DESCRIPTION OF THE TASK - Extract each line of the data and write it out again exactly.

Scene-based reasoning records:
::::::::::
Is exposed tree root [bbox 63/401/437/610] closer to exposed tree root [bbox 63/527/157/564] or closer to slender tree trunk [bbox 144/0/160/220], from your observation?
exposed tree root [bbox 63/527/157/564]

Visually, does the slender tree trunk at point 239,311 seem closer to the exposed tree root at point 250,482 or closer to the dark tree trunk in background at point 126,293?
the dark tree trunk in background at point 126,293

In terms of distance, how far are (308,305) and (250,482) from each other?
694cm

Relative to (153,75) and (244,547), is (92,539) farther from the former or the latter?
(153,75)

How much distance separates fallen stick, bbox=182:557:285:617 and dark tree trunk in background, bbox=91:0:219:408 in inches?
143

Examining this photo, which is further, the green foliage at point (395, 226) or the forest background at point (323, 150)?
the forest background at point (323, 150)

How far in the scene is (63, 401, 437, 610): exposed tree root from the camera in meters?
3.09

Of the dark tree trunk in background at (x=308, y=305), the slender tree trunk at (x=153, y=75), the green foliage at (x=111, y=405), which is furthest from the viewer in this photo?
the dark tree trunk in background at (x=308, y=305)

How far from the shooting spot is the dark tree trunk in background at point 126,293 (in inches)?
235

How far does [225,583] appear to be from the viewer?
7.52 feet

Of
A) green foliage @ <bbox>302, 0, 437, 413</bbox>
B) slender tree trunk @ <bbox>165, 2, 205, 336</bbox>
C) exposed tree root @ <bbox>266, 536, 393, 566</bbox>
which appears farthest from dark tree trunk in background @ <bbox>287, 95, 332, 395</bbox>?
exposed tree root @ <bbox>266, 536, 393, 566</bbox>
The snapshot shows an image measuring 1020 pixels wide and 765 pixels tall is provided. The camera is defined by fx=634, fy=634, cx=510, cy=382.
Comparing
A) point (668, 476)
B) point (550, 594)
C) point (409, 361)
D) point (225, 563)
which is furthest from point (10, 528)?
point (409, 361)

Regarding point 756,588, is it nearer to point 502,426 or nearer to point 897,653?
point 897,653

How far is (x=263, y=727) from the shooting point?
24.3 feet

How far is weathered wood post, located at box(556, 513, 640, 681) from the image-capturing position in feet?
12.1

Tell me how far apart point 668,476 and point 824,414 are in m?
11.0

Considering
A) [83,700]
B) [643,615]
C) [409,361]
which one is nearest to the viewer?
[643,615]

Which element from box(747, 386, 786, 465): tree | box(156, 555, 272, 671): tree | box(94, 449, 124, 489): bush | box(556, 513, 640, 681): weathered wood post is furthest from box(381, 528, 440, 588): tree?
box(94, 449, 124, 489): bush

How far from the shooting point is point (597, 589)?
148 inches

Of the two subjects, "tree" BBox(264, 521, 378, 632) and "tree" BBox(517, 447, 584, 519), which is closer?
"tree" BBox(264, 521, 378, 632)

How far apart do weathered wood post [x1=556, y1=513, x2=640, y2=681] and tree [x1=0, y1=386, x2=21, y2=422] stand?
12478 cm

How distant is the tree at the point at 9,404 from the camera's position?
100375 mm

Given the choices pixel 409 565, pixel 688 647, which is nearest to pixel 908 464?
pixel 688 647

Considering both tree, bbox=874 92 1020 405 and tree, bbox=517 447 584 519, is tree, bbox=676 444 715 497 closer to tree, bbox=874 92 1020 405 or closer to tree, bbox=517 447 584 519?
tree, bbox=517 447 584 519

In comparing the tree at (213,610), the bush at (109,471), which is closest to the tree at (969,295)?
::::::::::
WRITTEN SOLUTION -
Is exposed tree root [bbox 63/401/437/610] closer to exposed tree root [bbox 63/527/157/564] or closer to slender tree trunk [bbox 144/0/160/220], from your observation?
exposed tree root [bbox 63/527/157/564]

Visually, does the slender tree trunk at point 239,311 seem closer to the exposed tree root at point 250,482 or closer to the dark tree trunk in background at point 126,293?
the dark tree trunk in background at point 126,293

In terms of distance, how far are (308,305) and (250,482) from each other?
694cm

Relative to (153,75) and (244,547), is (92,539) farther from the former or the latter?
(153,75)

How much distance separates fallen stick, bbox=182:557:285:617 and dark tree trunk in background, bbox=91:0:219:408 in inches?
143

Examining this photo, which is further, the green foliage at point (395, 226) or the forest background at point (323, 150)?
the forest background at point (323, 150)

How far in the scene is (63, 401, 437, 610): exposed tree root from the camera in meters?
3.09

Of the dark tree trunk in background at (x=308, y=305), the slender tree trunk at (x=153, y=75), the green foliage at (x=111, y=405), which is furthest from the viewer in this photo?
the dark tree trunk in background at (x=308, y=305)

How far from the shooting spot is the dark tree trunk in background at point 126,293 (in inches)?
235

How far does [225,583] appear to be from the viewer?
7.52 feet

Of
A) green foliage @ <bbox>302, 0, 437, 413</bbox>
B) slender tree trunk @ <bbox>165, 2, 205, 336</bbox>
C) exposed tree root @ <bbox>266, 536, 393, 566</bbox>
which appears farthest from dark tree trunk in background @ <bbox>287, 95, 332, 395</bbox>?
exposed tree root @ <bbox>266, 536, 393, 566</bbox>
The snapshot shows an image measuring 1020 pixels wide and 765 pixels tall is provided. The camera is defined by fx=634, fy=634, cx=510, cy=382.
Comparing
A) point (668, 476)
B) point (550, 594)
C) point (409, 361)
D) point (225, 563)
which is furthest from point (10, 528)?
point (409, 361)

Regarding point 756,588, is it nearer to point 502,426 or nearer to point 897,653?
point 897,653

How far is (x=263, y=727) from the shooting point?
24.3 feet

How far is weathered wood post, located at box(556, 513, 640, 681) from the image-capturing position in feet?
12.1

Tell me how far apart point 668,476 and point 824,414 are in m?
11.0

Considering
A) [83,700]
B) [643,615]
C) [409,361]
which one is nearest to the viewer?
[643,615]

Which element from box(747, 386, 786, 465): tree | box(156, 555, 272, 671): tree | box(94, 449, 124, 489): bush | box(556, 513, 640, 681): weathered wood post is furthest from box(381, 528, 440, 588): tree?
box(94, 449, 124, 489): bush

How far from the shooting point is point (597, 589)?
148 inches

Of the two subjects, "tree" BBox(264, 521, 378, 632) and "tree" BBox(517, 447, 584, 519), which is closer?
"tree" BBox(264, 521, 378, 632)

How far apart do weathered wood post [x1=556, y1=513, x2=640, y2=681] and tree [x1=0, y1=386, x2=21, y2=422] stand?
12478 cm

How distant is the tree at the point at 9,404 from the camera's position?
100375 mm

Given the choices pixel 409 565, pixel 688 647, which is nearest to pixel 908 464?
pixel 688 647

Considering both tree, bbox=874 92 1020 405 and tree, bbox=517 447 584 519, is tree, bbox=676 444 715 497 closer to tree, bbox=874 92 1020 405 or closer to tree, bbox=517 447 584 519?
tree, bbox=517 447 584 519

In comparing the tree at (213,610), the bush at (109,471), which is closest to the tree at (969,295)?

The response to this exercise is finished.